The management plan for the Tsâwnjik Chu (Nordenskiold) Habitat Protection Area (HPA) sets out the roles and responsibilities of the Little Salmon/Carmacks First Nation (LS/CFN) and the Yukon government (YG) with respect to activities in the HPA.

LS/CFN already manages surface activities. The management plan calls for LS/CFN and YG to jointly manage freshwater fish (except salmon), furbearers, wildlife and outfitter concessions within the HPA. Key recommendations include:

  • Forest Fire Management: Use low impact methods for any forest fires in the HPA.
  • Forestry: No commercial timber harvest or firewood cutting.
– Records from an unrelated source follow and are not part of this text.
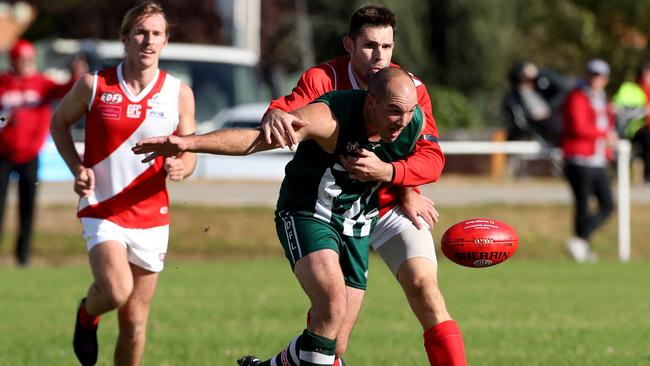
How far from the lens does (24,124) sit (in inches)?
611

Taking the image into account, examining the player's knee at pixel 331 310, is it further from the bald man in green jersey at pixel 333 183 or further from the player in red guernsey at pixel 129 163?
the player in red guernsey at pixel 129 163

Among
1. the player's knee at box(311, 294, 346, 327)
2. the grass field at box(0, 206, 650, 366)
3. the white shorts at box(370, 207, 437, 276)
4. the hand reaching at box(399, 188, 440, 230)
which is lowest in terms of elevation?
the grass field at box(0, 206, 650, 366)

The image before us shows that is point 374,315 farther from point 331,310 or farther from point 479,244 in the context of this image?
point 331,310

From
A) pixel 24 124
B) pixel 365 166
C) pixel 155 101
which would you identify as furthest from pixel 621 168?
pixel 365 166

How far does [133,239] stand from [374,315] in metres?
4.24

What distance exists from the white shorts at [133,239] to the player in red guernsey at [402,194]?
1287 mm

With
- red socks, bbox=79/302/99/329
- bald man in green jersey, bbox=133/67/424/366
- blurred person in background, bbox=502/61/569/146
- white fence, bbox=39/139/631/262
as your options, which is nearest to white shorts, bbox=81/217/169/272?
red socks, bbox=79/302/99/329

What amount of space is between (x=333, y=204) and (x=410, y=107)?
0.71m

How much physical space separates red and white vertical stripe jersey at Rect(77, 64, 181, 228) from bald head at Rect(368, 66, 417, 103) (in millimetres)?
1845

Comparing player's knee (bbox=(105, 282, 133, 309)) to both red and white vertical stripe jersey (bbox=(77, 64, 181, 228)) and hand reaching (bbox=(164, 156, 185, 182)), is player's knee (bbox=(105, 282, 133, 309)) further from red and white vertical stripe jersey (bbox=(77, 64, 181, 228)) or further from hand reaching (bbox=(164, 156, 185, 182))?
hand reaching (bbox=(164, 156, 185, 182))

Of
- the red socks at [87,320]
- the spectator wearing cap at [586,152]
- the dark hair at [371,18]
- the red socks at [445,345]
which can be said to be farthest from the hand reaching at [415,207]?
the spectator wearing cap at [586,152]

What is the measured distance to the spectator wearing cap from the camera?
55.7 ft

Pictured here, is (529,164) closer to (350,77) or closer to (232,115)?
(232,115)

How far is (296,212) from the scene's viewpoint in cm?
671
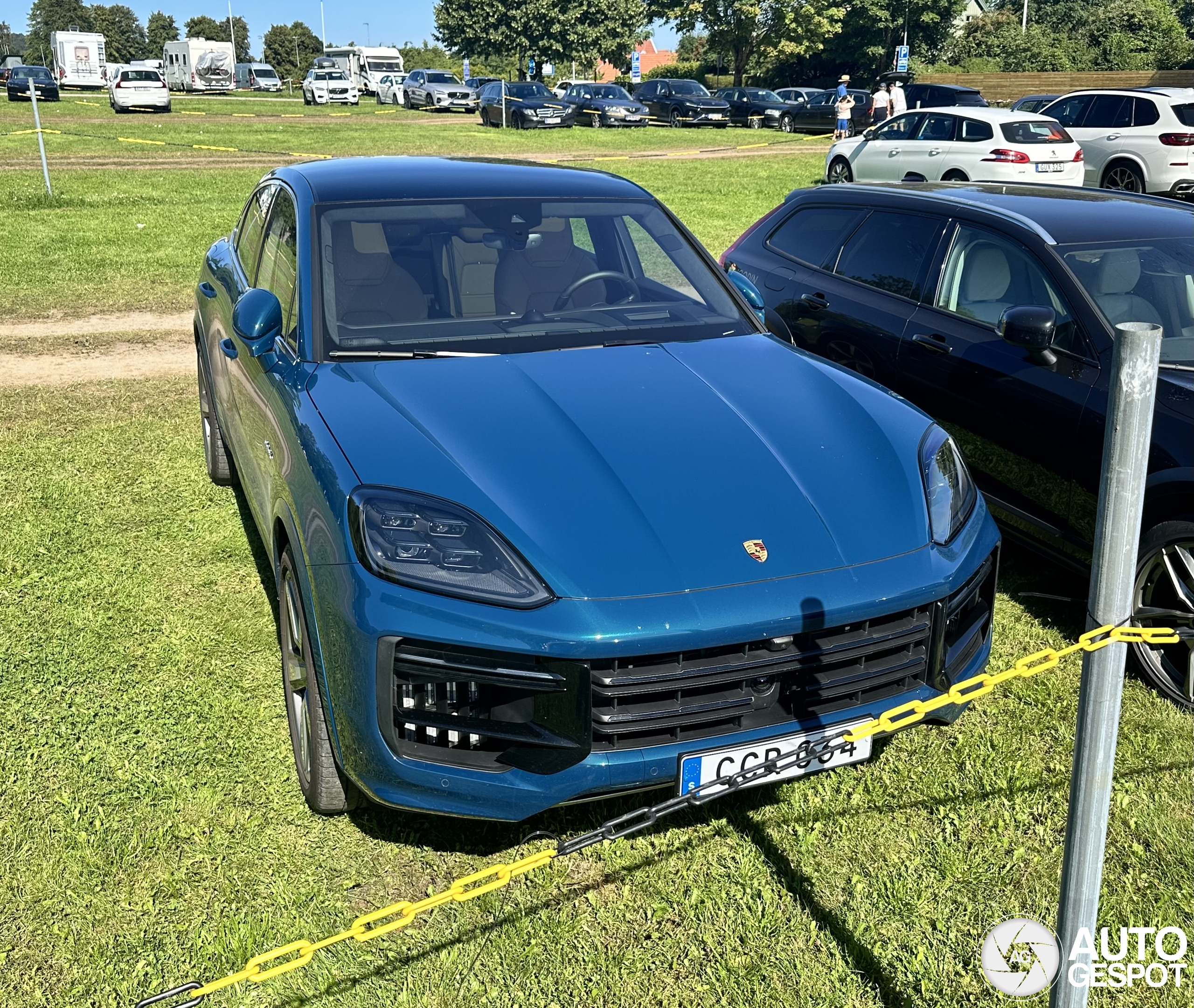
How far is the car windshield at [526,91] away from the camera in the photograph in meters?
36.9

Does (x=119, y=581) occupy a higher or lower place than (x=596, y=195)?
lower

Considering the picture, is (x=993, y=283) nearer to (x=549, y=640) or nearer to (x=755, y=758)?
(x=755, y=758)

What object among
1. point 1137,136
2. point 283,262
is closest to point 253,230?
point 283,262

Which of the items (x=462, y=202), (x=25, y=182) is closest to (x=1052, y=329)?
(x=462, y=202)

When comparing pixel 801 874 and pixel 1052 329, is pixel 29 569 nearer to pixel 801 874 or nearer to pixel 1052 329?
pixel 801 874

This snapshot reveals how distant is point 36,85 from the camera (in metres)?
47.5

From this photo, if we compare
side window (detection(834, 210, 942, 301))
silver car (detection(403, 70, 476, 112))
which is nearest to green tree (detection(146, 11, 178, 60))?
silver car (detection(403, 70, 476, 112))

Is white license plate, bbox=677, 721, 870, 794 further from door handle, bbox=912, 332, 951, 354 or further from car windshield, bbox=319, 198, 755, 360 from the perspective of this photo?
door handle, bbox=912, 332, 951, 354

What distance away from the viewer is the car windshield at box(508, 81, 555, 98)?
121 feet

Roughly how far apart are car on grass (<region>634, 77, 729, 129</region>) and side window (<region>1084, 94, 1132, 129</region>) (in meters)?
20.1

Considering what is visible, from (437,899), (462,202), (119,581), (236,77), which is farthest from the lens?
(236,77)

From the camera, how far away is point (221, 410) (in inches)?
217

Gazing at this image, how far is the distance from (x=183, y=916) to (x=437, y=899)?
116cm

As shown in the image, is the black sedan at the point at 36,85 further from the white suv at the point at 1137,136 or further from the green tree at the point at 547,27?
the white suv at the point at 1137,136
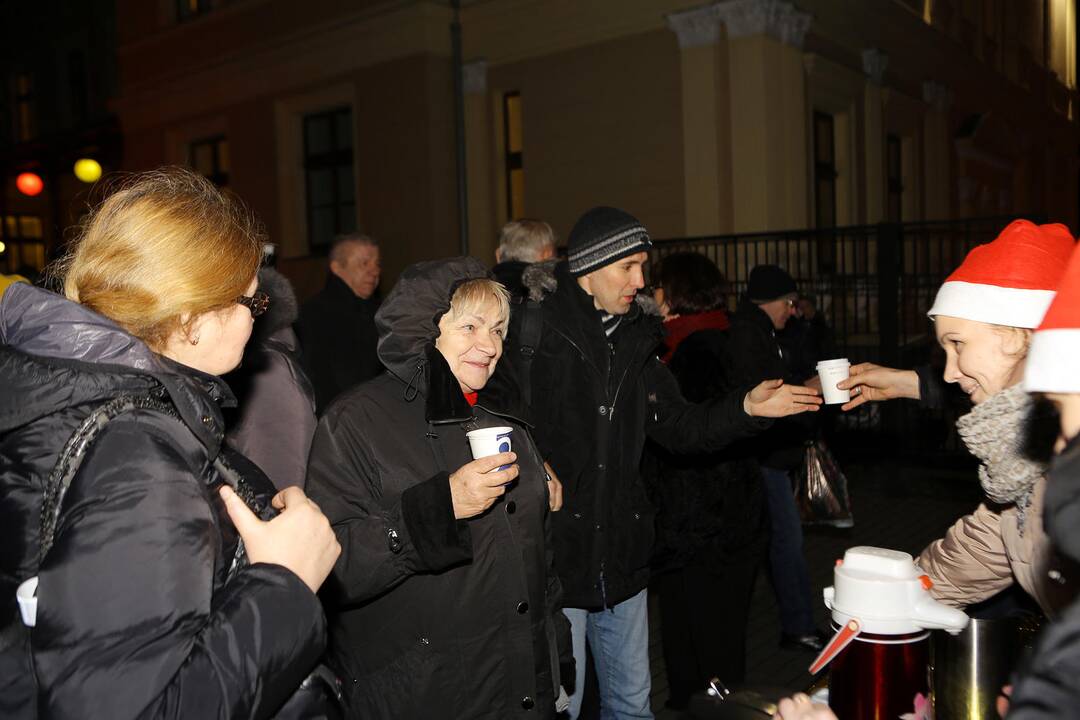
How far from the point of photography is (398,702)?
264cm

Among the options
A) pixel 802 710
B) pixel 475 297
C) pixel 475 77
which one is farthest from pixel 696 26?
pixel 802 710

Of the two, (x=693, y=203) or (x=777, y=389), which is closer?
(x=777, y=389)

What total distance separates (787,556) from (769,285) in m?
1.58

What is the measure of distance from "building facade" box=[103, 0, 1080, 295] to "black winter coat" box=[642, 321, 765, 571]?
8977 mm

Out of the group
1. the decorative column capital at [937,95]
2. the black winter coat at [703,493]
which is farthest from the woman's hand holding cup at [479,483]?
the decorative column capital at [937,95]

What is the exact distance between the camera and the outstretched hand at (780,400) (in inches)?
137

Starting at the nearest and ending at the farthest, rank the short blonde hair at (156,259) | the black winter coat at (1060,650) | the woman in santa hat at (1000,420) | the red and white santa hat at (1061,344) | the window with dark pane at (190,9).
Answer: the black winter coat at (1060,650)
the red and white santa hat at (1061,344)
the short blonde hair at (156,259)
the woman in santa hat at (1000,420)
the window with dark pane at (190,9)

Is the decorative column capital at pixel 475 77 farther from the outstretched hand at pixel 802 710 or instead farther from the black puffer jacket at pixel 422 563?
the outstretched hand at pixel 802 710

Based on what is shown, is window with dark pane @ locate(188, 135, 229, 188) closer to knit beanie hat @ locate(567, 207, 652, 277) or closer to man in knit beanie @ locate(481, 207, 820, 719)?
knit beanie hat @ locate(567, 207, 652, 277)

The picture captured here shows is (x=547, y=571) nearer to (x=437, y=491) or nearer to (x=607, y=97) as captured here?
(x=437, y=491)

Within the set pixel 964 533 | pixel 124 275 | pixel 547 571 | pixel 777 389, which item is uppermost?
pixel 124 275

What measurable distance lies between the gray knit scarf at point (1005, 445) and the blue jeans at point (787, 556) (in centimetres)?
314

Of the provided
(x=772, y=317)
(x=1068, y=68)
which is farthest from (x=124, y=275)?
(x=1068, y=68)

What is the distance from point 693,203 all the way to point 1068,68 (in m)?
23.9
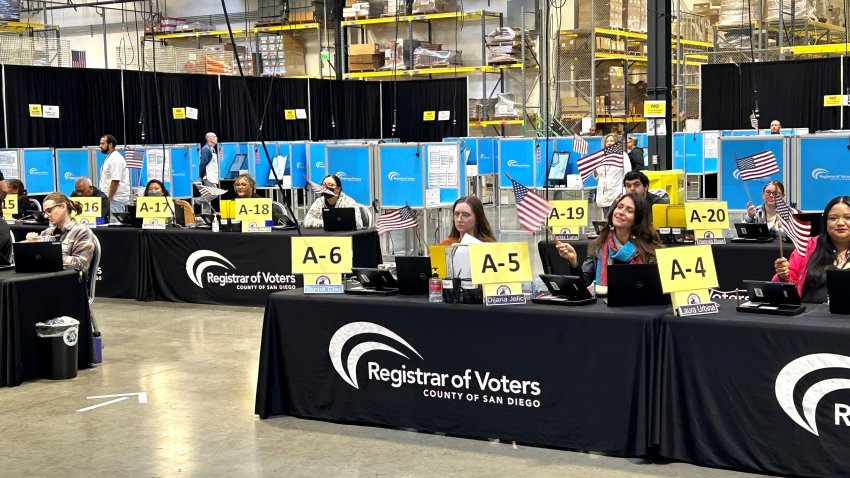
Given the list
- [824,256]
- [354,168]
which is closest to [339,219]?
→ [354,168]

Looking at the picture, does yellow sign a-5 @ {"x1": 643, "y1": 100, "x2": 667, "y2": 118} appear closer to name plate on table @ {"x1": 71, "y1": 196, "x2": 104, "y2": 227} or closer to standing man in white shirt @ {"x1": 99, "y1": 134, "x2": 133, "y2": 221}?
name plate on table @ {"x1": 71, "y1": 196, "x2": 104, "y2": 227}

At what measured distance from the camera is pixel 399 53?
23.3 m

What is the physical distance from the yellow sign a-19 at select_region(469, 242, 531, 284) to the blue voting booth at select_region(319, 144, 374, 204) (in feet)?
24.7

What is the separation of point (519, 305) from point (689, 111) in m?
17.6

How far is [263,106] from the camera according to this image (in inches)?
800

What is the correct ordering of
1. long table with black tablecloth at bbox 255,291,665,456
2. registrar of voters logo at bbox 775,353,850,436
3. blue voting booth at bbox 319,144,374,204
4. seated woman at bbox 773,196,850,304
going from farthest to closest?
blue voting booth at bbox 319,144,374,204, seated woman at bbox 773,196,850,304, long table with black tablecloth at bbox 255,291,665,456, registrar of voters logo at bbox 775,353,850,436

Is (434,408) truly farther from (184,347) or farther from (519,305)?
(184,347)

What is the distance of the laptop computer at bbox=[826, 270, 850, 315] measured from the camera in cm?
474

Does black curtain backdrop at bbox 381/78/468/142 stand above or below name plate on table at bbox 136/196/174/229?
above

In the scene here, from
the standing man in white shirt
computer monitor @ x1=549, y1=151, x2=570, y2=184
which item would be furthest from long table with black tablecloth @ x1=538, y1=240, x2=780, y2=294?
computer monitor @ x1=549, y1=151, x2=570, y2=184

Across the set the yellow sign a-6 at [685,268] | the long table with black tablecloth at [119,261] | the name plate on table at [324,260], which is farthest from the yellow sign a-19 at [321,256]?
the long table with black tablecloth at [119,261]

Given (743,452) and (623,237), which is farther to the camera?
(623,237)

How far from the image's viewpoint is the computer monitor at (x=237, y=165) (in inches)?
714

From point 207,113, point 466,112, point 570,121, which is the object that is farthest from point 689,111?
point 207,113
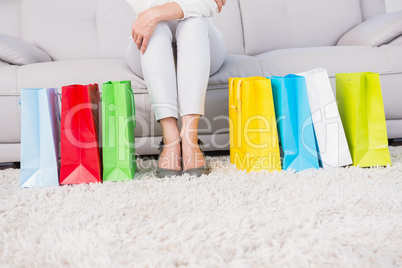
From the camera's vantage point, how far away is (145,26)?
100 centimetres

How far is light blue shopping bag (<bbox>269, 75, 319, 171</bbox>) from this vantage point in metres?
1.03

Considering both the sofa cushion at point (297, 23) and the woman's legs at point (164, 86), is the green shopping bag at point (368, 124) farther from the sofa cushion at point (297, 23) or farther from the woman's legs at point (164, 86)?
the sofa cushion at point (297, 23)

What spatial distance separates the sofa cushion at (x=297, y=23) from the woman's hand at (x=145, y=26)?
861 millimetres

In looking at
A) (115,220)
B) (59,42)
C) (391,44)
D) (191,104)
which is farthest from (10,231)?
(391,44)

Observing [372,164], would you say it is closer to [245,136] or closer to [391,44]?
[245,136]

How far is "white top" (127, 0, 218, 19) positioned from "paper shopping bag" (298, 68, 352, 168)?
0.38 m

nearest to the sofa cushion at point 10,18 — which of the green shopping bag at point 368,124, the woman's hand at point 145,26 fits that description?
the woman's hand at point 145,26

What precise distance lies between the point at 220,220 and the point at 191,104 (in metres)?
0.44

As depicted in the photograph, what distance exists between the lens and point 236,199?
0.80 meters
LS/CFN will set levels for traditional harvesting.
  • Tourism: Environment Yukon’s Wildlife Viewing Program to help with interpretation activities. No commercial tourism activities in the HPA pending the plan review in five years’ time.
  • Oil & Gas: If/when a pipeline is built in the area, it should be outside the HPA, preferably on the east side of the North Klondike Highway. YG can permit sub-surface access to oil and gas reserves provided there is no disturbance to wildlife and habitat.
  • Agriculture: No commercial agriculture activities in the HPA as this would remove habitat for wildlife. LS/CFN to work with adjacent landowners on guidelines for grazing activities in order to protect habitat and not disturb wildlife, especially during the waterfowl nesting period.
  • Water Quality: Ask land use regulatory authorities to reflect the plan’s goals and recommendations in their decisions. Design a watershed monitoring plan. Look into whether agricultural waste is affecting the HPA.
  • Education: Develop an educational strategy and program that will encourage public appreciation for the area and respect for traditional and current uses of the area by LS/CFN citizens.
  • Historic Sites: Continue archeological investigations in the HPA and surrounding area.
    HPA status provides more protection for the wetland complex than it now has as Category B Settlement Land because YG has permanently withdrawn the subsurface from quartz, placer and coal activity. 
     

Environment Minister John Edzerza and Elder Councillor Johnny Sam signing the Management Plan for the Tsâwnjik Chu Habitat Protection Area.

 

Environment Minister John Edzerza and Elder Councillor Johnny Sam holding up a copy of the Management Plan after signing it.